No banker would intentionally besmirch his customers. But even unquestionably dedicated retail bankers might do well to listen closely to their brethren in trust and private banking departments. They sound a bit more, well, respectful of their customers.

We discovered during a survey - albeit unscientific and anecdotal - that retail bank executives refer to their customers as objects. In the upscale business groups, meanwhile, customers were spoken of more as people.

Consider the evidence: Rather than using "who" when referring to customers, many executives, at least in conversations with the media, use "that." The following real-life examples were all too easy to find:

"Especially for customers that only use voice-response systems."

"Customers that want to buy."

"The people that choose."

Not exactly high crimes and misdemeanors to arouse the wrath of regulators, but trust and private bankers' language is different:

"People who have earned their wealth look at it differently from people who have inherited their wealth."
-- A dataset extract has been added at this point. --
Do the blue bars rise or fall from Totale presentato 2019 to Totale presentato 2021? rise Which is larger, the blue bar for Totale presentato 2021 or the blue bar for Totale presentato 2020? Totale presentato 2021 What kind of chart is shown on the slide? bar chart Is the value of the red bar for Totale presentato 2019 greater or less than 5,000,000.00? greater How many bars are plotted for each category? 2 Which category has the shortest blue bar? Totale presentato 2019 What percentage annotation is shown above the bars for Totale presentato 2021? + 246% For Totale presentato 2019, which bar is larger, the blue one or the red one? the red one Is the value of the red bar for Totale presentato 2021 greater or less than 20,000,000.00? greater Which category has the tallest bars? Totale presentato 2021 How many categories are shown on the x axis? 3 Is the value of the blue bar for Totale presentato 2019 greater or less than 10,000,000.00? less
"We have an increasing number of clients who also want to have the option of electronic touch."

Perhaps it has something to do with the amount of money at stake. Whatever the case, trust and private bankers seem less likely to forget that a "client" is a somebody, if not actually in "Who's Who."

In any event, it's obvious the grammatical slip-ups so common in the industry are unintentional. As one retail banker noted, "The customer is the most important thing we have." (Emphasis added.)